16. If this had been the end of the Judge's consideration of Article 8, I would have had no difficulty in finding an error of law. Taking together a period of residence of six years (albeit precarious or unlawful) coupled with the Appellant's relationship with his family in the UK, it is difficult to see how a finding that the Appellant has not formed some sort of private life was open to the Judge. However, the Judge did not stop there. He went on to consider whether the decision refusing leave would be disproportionate if the Appellant's family and private life were engaged and there was sufficient interference with it. At [29] onwards, he said this:-
"[29] If I had found that article 8 was engaged to a sufficient extent to satisfy stage two of the Razgar test, I would have gone on to find that any interference with family or private life would have been in accordance with law and, bearing in mind section 117B(1) of the Nationality, Immigration and Asylum Act 2002, that the interference was necessary.
[30] On the question of proportionality, I would have to give little weight to the Appellant's private life, which was established at a time when his immigration status was precarious (s117B(4)(a)). Accordingly, the decision would have been a proportionate interference with his private life. As regards family life, in respect of the Appellant's uncle's children it has not been argued that their best interests required that the Appellant be given leave to remain (section 55 of the Borders, Citizenship and Immigration Act 2009) and I would have found that the decision to refuse leave to remain was a proportionate interference with the Appellant's right to respect for his family life."

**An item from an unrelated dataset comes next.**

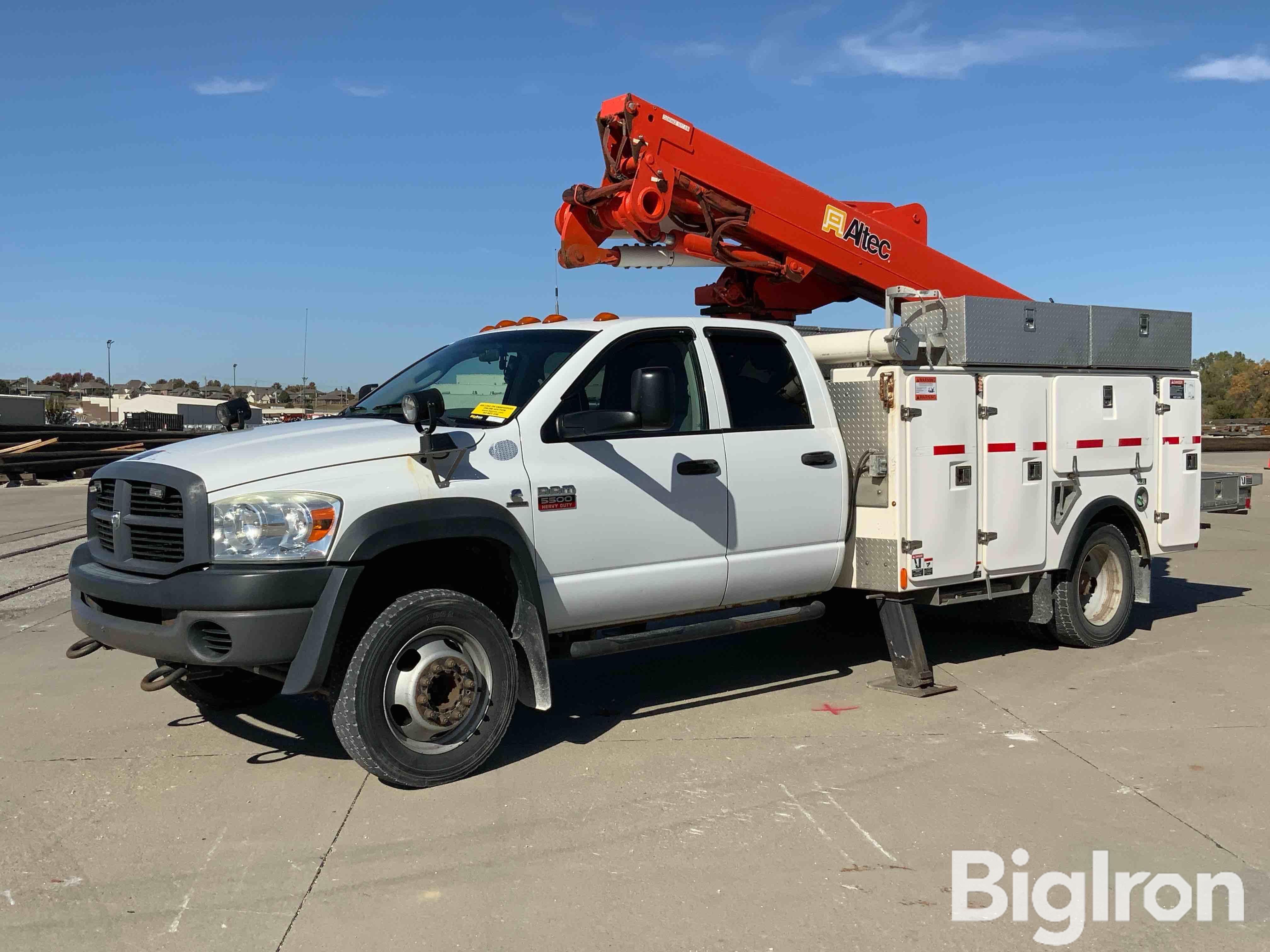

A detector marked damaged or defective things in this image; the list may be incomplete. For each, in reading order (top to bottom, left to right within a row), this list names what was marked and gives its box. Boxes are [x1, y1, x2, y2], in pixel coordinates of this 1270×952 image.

17. I asked Mr Lingajothy how it could be said that there is an error of law in relation to engagement of Article 8 in circumstances where the Judge has gone on to make alternative findings relating to proportionality. In response, he submitted only that there is sufficient merit in the Appellant's family and private life claim to outweigh the public interest. I disagree. This is a case where the Appellant has been in the UK on a temporary basis as a student for a period of at best three years and for the remaining period without leave and therefore unlawfully. I accept Ms Brocklesby-Weller's submission that, in circumstances where the claim is based squarely on the de facto parental relationship with his uncles, immigration control outweighs the family and/or private life formed and that there is nothing which tips the balance in the Appellant's favour (based on the claim as it was made and pursued).

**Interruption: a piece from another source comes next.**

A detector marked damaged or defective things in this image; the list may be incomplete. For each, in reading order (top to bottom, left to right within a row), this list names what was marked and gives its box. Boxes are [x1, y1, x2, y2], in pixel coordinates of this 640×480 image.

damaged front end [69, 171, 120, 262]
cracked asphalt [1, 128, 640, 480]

18. For those reasons, even if I were minded to find an error of law in the Decision, I would not find it material and I would not set aside the Decision on that account. In any event, for the reasons given at [16] and [17] above, I am not persuaded that there is an error of law. The Judge considered the case on the alternative basis that the Appellant's claim was sufficient to engage Article 8 and that the Respondent's decision interfered with his private and/or family life. However, for the reasons given at [30] of the Decision, having applied section 117B as he was required to do, he reached the conclusion that the Respondent's decision was in any event a proportionate one. That finding does not disclose any error of law.

DECISION
The First-tier Tribunal Decision did not involve the making of an error on a point of law. I therefore uphold the First-tier Tribunal Decision promulgated on 22 February 2016 with the consequence that the Appellant's appeal is dismissed.